Skills Needed for an SEO Audit
In my view, SEO Analysis of a website boils down to a few key skills that, in the aggregate, comprise a LOT of SEO expertise. An SEO audit should not be done by a newbie, and should never be trusted to a software program. Here are the skills an SEO consultant needs to do an SEO audit:
- Knowing what exactly your keyword phrases are, that you’re targeting. This holds true even for a very large site. And then comparing that knowledge against what the site is actually doing now to “target” those keyword phrases. Do pages exist that have those keywords in their URLs? Do such pages actually use those keywords in the right places (titles, meta description tags, headings, body text)?
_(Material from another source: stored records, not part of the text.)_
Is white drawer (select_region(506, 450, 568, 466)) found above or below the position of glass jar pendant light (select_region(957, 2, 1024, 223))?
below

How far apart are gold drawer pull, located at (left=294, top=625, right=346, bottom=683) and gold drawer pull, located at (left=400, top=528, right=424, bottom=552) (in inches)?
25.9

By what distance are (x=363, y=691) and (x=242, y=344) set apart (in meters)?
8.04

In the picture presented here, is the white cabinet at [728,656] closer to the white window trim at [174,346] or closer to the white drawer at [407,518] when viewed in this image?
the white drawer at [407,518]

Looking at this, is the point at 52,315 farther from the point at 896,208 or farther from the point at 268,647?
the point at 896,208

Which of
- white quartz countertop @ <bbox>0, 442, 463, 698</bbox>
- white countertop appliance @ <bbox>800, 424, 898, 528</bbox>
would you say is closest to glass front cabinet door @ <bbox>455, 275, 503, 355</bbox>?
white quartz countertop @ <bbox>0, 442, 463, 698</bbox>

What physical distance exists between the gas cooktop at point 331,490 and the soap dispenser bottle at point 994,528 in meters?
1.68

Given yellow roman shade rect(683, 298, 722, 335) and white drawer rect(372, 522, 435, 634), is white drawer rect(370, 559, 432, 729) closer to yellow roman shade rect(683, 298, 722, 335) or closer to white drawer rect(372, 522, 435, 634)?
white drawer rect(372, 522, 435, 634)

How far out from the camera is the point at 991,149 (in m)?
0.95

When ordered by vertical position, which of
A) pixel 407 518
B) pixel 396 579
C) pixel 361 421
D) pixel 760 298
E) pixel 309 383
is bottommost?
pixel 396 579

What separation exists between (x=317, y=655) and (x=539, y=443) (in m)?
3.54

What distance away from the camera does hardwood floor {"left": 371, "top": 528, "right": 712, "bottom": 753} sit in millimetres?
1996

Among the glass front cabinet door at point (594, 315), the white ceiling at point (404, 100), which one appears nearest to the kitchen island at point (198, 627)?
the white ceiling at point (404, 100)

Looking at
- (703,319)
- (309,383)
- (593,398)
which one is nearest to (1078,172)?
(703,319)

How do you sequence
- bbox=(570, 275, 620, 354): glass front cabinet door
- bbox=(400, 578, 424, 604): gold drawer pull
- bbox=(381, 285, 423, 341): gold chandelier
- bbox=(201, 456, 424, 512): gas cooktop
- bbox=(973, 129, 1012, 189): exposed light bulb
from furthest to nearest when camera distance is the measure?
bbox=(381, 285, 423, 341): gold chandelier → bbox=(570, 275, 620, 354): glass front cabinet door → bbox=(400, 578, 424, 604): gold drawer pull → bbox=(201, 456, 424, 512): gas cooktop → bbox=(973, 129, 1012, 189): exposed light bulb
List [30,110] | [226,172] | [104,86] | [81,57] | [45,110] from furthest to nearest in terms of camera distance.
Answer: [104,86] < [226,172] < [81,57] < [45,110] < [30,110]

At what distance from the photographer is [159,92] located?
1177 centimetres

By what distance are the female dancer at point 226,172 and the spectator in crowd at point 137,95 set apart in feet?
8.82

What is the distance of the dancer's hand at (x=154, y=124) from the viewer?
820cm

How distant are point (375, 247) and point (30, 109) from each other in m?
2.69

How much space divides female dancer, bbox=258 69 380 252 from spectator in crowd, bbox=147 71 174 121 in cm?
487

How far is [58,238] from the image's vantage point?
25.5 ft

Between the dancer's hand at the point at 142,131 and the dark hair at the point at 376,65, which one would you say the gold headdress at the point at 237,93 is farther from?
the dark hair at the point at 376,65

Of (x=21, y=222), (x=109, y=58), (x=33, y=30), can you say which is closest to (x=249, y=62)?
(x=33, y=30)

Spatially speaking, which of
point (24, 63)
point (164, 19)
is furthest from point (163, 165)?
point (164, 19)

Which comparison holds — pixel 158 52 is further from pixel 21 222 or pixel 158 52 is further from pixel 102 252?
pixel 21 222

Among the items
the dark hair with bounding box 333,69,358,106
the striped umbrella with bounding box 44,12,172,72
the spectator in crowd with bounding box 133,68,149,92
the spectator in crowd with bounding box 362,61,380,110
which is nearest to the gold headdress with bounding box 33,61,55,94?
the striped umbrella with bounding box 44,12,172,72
- Knowing how Google follows links and flows PageRank to sub-pages of the site, and how to channel that PageRank where you want it to go using <A HREF> links. This means understanding siloing, and comparing the existing linking structure of the site to the ideal scene that would flow all your PageRank where you want it to go.
- Knowing HOW the on-page factors (titles, headings, meta description, canonical tags, body text, and so on) affect how a page will rank at Google, and comparing that to what actually exists in the website you are analyzing, so you can see how to improve it and make recommendations to do so.
- Knowing the other SEO factors that may kill a website’s rankings, and being alert for them. Excessive use of 302 redirects, excessive 404 errors, incorrect sitemap.xml files, robots.txt settings that disallow Google from indexing it, etc. Being able to SEE what you SEE is also important. One actually has to look, don’t listen!. Often, I’ve found that what one is told by a webmaster or IT staff is not actually true when I went and looked for myself in the logs or in the files that make up the website.
This is why automated tools, programs like IBP (and many others) must be interpreted by a human with SEO experience — and why most of them are useless and can waste a lot of time, money and effort to handle things that aren’t the real problem with the website. I’ve had clients send me automated “Site Audit Reports” from Indian SEO firms that just run an automated report and send it out (a form of SPAM, really) in an effort to get business by confusing their prospects.
Clients often come to me and say, “I need to rank better for this keyword phrase: blahblahblah”.
When I go look at the site, I often find that there are NO pages that use that specific keyword phrase, anywhere in their site. When building their site, they completely omitted the phrase from body text, from titles, page names, meta data; it’s just not in the site anywhere. (Which makes for an easy fix!)
As Adam says, “SEO is both an art and a science.” The science is in the DATA — what you see when you look at the inner workings of the site. The ART is in knowing what that data MEANS, and the effective methods of using that data to achieve higher rankings at Google, Bing, Yahoo and the rest.
I’m not certain that’s a complete list, but every item on it is important when looking at a website to see how it can do better at Google.